I am trying to interpolate missing NA values within a data frame that is in "long-format," but am having trouble. Here is an example:
library(tidyverse)
library(zoo)
#step 1 - write data frame
df <- tibble(day=1:10,
walmart = c(1, 2, 3, 4, NA, NA, 7, 8 , 9, 10),
amazon= c(10, 15, 20, NA, 30, 35, 40, NA, 50, 55))
#step 2 - convert to long format
df <- df %>%
pivot_longer(cols= c(walmart, amazon),
names_to = "company",
values_to = "sales")
#step 3 - perform interpolation
df <- df %>%
mutate(sales=na.approx(sales))
Evidently, the interpolation is not taking into account the two different stores. I would like to interpolate the missing values for walmart based on the surrounding values for walmart only, and the missing values for amazon based on the surrounding values for amazon only. I do recognize that performing the interpolation with the data in wide format (as it is after step 1) on each column (in this case walmart and amazon) is possible, but I am trying to avoid doing this with my actual data because a) there are thousands of "companies" and b) I want to interpolate several variables so by transposing the data I would just put myself back in the same position. Moreover, I don't thinking using group_by(company) will work because that yields a size error with na.approx. Is there a way to resolve this? Thank you very much.
Group by company
(not sales
):
df %>%
group_by(company) %>%
mutate(sales=zoo::na.approx(sales)) %>%
ungroup()
# # A tibble: 20 x 3
# day company sales
# <int> <chr> <dbl>
# 1 1 walmart 1
# 2 1 amazon 10
# 3 2 walmart 2
# 4 2 amazon 15
# 5 3 walmart 3
# 6 3 amazon 20
# 7 4 walmart 4
# 8 4 amazon 25
# 9 5 walmart 5
# 10 5 amazon 30
# 11 6 walmart 6
# 12 6 amazon 35
# 13 7 walmart 7
# 14 7 amazon 40
# 15 8 walmart 8
# 16 8 amazon 45
# 17 9 walmart 9
# 18 9 amazon 50
# 19 10 walmart 10
# 20 10 amazon 55
Since you're running into errors in your use, that suggests that you have NA
s on either end of a company's set of values. For instance,
df$amazon[10] <- NA
df
# # A tibble: 10 x 3
# day walmart amazon
# <int> <dbl> <dbl>
# 1 1 1 10
# 2 2 2 15
# 3 3 3 20
# 4 4 4 NA
# 5 5 NA 30
# 6 6 NA 35
# 7 7 7 40
# 8 8 8 NA
# 9 9 9 50
# 10 10 10 NA
df <- df %>%
pivot_longer(cols= c(walmart, amazon),
names_to = "company",
values_to = "sales")
df %>%
group_by(company) %>%
mutate(sales=zoo::na.approx(sales)) %>%
ungroup()
Error in `mutate()`:
# ! Problem while computing `sales = zoo::na.approx(sales)`.
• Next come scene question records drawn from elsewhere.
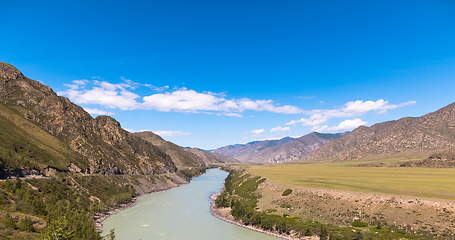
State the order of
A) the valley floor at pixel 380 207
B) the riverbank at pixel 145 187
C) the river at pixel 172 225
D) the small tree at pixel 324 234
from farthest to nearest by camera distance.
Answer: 1. the riverbank at pixel 145 187
2. the river at pixel 172 225
3. the small tree at pixel 324 234
4. the valley floor at pixel 380 207

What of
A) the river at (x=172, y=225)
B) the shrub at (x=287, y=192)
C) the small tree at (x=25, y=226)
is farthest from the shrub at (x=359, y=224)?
the small tree at (x=25, y=226)

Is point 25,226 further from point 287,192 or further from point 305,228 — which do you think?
point 287,192

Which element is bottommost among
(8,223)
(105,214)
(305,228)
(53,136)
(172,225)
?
(172,225)

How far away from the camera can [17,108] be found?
15562 centimetres

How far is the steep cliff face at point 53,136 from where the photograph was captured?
12078 centimetres

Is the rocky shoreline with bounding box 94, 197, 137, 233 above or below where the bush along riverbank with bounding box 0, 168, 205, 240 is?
below

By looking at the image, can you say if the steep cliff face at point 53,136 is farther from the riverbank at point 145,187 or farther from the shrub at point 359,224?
the shrub at point 359,224

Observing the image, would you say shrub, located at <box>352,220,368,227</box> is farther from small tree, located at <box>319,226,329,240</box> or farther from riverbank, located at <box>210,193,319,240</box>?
riverbank, located at <box>210,193,319,240</box>

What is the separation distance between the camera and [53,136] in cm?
14912

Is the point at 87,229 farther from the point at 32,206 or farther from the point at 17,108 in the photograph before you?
the point at 17,108

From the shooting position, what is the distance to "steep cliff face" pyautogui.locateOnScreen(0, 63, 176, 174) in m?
121

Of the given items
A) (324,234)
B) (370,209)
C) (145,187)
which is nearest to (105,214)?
(145,187)

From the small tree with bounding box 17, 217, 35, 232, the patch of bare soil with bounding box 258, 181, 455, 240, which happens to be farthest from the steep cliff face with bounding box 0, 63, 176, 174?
the patch of bare soil with bounding box 258, 181, 455, 240

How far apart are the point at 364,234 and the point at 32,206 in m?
68.4
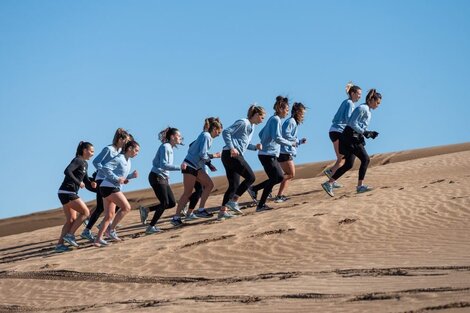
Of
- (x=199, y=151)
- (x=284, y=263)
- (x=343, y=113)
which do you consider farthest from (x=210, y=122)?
(x=284, y=263)

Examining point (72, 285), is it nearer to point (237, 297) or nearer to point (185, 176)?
point (237, 297)

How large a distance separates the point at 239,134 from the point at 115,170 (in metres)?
2.19

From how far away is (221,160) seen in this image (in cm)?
1573

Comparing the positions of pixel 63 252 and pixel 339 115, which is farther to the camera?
pixel 339 115

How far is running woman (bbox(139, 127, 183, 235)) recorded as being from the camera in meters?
15.5

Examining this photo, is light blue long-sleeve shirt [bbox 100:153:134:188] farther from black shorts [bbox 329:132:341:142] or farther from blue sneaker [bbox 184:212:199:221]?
black shorts [bbox 329:132:341:142]

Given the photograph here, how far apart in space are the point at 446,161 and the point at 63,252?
1174cm

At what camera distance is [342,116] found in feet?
A: 57.4

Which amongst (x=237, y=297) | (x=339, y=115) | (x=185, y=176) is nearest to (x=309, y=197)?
(x=339, y=115)

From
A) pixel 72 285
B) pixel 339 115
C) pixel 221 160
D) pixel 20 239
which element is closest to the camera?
pixel 72 285

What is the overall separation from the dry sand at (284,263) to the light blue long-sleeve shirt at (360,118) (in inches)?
45.1

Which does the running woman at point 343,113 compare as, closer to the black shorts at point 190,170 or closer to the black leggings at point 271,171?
the black leggings at point 271,171

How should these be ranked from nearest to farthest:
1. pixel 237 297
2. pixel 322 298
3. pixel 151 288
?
pixel 322 298
pixel 237 297
pixel 151 288

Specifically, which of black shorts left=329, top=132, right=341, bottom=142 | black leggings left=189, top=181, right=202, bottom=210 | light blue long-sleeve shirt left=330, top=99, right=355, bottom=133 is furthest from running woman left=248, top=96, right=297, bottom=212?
black shorts left=329, top=132, right=341, bottom=142
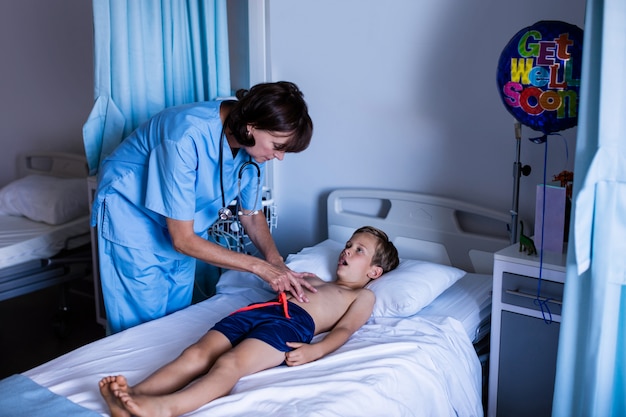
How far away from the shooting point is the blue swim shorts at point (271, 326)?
6.29 feet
# x `sales` must be size 10 or 1, not 9.
# i The error occurred in group 1: company = "amazon".
# Run `rlang::last_error()` to see where the error occurred.
The issue with this is that zoo::na.approx
is shortening your vector. Consider this:
zoo::na.approx(c(1,NA,3))
# [1] 1 2 3
zoo::na.approx(c(1,NA,3,NA))
# [1] 1 2 3
zoo::na.approx(c(1,NA,3,NA), na.rm=FALSE)
# [1] 1 2 3 NA
So add na.rm=FALSE
to your call to na.approx
:
df %>%
group_by(company) %>%
mutate(sales=zoo::na.approx(sales, na.rm = FALSE)) %>%
ungroup()
# A tibble: 20 x 3
# day company sales
# <int> <chr> <dbl>
# 1 1 walmart 1
# 2 1 amazon 10
# 3 2 walmart 2
# 4 2 amazon 15
# 5 3 walmart 3
# 6 3 amazon 20
# 7 4 walmart 4
# 8 4 amazon 25
# 9 5 walmart 5
# 10 5 amazon 30
# 11 6 walmart 6
# 12 6 amazon 35
# 13 7 walmart 7
# 14 7 amazon 40
# 15 8 walmart 8
# 16 8 amazon 45
# 17 9 walmart 9
# 18 9 amazon 50
# 19 10 walmart 10
# 20 10 amazon NA
Note that since this is doing interpolation, the NA
values outside of the known range will not be replaced. If you need that, consider what form of extrapolation you need.